Overall, it's not that things are in bad shape, but they could be better and I'd like to know what to focus on to ensure stability and growth.
So yes, interested in DIY accounts, but not able/willing to contribute to improving them just yet.
> The accountant I work with charges more than average (from what I can tell - I pay £1k per year all-in, more or less, rarely have to lift a finger)
There's accountants and accountants, and £1k for an accountant who knows their stuff is reasonable. I prefer that to having a glorified book-keeper-cum-accountant who doesn't think beyond what's needed to do the paperwork, as some of the larger firms targeting small companies have become.
Thanks for confirming that. I only had a few data points to go on so far. I did work with a small one-person-band £300/year accountant for a while, but then paid for the Freeagent account on top of that (£300) and didn't feel that the accountant was doing more than, as you say, the paperwork. Still, helped with securing a mortgage, so not all bad.

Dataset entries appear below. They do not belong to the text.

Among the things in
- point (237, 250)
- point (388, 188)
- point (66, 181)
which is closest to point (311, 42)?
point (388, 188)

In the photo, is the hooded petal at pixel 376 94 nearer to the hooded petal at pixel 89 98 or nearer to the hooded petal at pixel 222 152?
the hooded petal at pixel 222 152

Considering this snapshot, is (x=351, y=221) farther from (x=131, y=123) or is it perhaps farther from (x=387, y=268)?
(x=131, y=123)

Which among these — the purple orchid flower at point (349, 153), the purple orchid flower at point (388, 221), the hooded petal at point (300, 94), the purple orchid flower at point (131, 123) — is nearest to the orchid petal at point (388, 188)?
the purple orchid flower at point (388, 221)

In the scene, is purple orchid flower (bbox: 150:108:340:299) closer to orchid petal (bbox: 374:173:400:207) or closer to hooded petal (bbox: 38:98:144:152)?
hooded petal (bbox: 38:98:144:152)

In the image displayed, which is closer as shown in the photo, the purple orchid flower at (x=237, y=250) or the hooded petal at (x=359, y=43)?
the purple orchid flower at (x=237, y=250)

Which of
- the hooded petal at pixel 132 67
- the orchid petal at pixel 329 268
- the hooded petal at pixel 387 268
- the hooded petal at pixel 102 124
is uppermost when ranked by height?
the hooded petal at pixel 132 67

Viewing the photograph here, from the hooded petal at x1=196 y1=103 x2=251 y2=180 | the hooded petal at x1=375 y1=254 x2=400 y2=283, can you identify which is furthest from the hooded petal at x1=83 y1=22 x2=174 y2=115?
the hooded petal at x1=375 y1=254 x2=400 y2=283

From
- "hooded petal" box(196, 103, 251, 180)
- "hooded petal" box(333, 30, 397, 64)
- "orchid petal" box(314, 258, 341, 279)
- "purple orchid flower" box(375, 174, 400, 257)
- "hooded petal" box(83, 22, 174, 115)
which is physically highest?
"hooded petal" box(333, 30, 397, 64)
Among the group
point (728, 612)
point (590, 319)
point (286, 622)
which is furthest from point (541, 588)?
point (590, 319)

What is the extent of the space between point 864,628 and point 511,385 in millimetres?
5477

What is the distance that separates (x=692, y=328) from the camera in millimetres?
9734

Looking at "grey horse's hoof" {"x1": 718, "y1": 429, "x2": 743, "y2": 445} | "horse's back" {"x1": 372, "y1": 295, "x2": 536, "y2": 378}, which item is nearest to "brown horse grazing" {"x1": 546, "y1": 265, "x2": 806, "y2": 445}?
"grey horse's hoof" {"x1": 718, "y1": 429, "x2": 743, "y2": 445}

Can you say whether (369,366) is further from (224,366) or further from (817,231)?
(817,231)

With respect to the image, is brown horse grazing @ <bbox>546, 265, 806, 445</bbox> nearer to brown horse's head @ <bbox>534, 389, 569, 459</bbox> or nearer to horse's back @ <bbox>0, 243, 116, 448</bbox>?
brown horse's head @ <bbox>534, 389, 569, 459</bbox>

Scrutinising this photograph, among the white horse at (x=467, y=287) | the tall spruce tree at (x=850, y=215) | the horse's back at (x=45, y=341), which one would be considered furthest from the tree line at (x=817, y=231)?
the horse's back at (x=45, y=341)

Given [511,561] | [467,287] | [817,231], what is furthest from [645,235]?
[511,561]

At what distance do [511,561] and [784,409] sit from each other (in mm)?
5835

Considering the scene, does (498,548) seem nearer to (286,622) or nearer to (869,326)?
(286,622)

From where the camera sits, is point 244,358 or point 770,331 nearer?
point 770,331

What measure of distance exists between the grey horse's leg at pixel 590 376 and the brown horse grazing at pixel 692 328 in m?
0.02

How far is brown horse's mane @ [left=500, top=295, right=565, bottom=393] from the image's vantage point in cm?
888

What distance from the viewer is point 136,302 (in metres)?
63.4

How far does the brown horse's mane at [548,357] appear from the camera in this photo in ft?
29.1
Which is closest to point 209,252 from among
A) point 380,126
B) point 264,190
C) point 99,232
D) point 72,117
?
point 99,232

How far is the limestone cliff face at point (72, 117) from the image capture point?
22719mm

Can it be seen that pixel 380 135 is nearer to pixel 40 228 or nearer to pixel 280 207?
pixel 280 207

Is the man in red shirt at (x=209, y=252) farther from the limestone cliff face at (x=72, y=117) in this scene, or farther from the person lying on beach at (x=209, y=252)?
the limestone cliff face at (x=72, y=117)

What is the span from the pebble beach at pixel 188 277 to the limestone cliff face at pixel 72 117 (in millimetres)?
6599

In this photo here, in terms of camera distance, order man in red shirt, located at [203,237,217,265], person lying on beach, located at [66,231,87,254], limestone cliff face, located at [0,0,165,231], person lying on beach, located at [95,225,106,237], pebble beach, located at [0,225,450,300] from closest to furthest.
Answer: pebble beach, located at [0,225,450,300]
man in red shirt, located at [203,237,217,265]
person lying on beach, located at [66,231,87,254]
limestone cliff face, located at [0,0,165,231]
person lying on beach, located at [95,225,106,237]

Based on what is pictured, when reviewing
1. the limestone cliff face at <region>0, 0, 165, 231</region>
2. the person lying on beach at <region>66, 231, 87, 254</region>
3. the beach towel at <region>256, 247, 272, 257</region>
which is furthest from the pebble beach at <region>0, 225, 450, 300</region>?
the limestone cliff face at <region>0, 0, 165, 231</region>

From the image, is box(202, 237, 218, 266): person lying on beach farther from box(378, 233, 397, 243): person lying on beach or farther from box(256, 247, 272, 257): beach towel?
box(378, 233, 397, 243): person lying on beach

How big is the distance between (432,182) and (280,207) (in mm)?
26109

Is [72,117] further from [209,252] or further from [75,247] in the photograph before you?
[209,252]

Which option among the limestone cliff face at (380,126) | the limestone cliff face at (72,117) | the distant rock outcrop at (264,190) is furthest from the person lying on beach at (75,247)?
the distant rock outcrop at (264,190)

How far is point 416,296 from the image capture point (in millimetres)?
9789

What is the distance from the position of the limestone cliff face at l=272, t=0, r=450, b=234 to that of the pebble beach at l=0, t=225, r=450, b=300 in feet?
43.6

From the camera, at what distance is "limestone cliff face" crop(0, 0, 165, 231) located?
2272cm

I am wrestling with it now, because I cant justify spending 150EUR/month _and_ 1500EUR at year end to keep books and file returns. I have but six to ten invoices a year, and only myself as an employee; but such an animal doesn't seem very interesting to every relevant tax and accounting professional I've inquired with in Berlin. Perhaps it is the "English" premium, but at those costs I'm stuck spending more time than I care, at possibly greater risk than I am aware of, trying to do my own paperwork and books. In a system I mostly grok from (translated!) blog posts!
I have British friends in Berlin who run a bar and they pay around 800€/year. I don't know what your business is like, but I'd imagine a Bar is on the complicated side of things (lots of small transactions, changing personell etc).
You probably don't even need to do double-entry bookkeeping. If you look at your files from the last years, it should be pretty easy to figure out how to handle the different transactions. It only gets complicated when you start hiring people (as employees, not contractors) or have debt/investments.
Your accountant should at least let you do the monthly stuff yourself (usually very easy: just add the VAT you charged) and then do the yearly accounting for much cheaper, as long as you can get him/her the data in an easy=to-process format.
That isn't cheap. It keeps you above board, so that's worth its cost already, but offshoring is such a grey-area that it might not pay to even investigate it if you ever fell foul of any local regs. I once knew a Swede who successfully operated his business through a HK company, but how feasible that is now, and how well that fits into German regs is beyond me.
Your affairs sound so simple I'm surprised there isn't the equivalent of a low-cost, online-only type of accountant in Germany. Plenty of those here, at least, in GB.
My other thought was for you to enlist the help of a local to call around for quotes to confirm whether or not you are being quoted an "English premium".
I pay a bookkeeper to keep our books, and the accountant only comes into the picture at the end of the year when the company's accounts need to be filed and corporation tax needs to be paid.
Our company pays more for those services than your quote above, but if you're not incorporated as a company surely you could get a cheaper way to file returns?
At the least, you could take the monthly bookkeeping side of things away from your accountant.
Sorry, but personal accounting shouldn't need a guide. Everyone writing personal accounting software seems to nerd off on accounting stuff making it unusable. You should nerd off on other stuff instead: photographing receipts would be an awesome way to data entry for instance.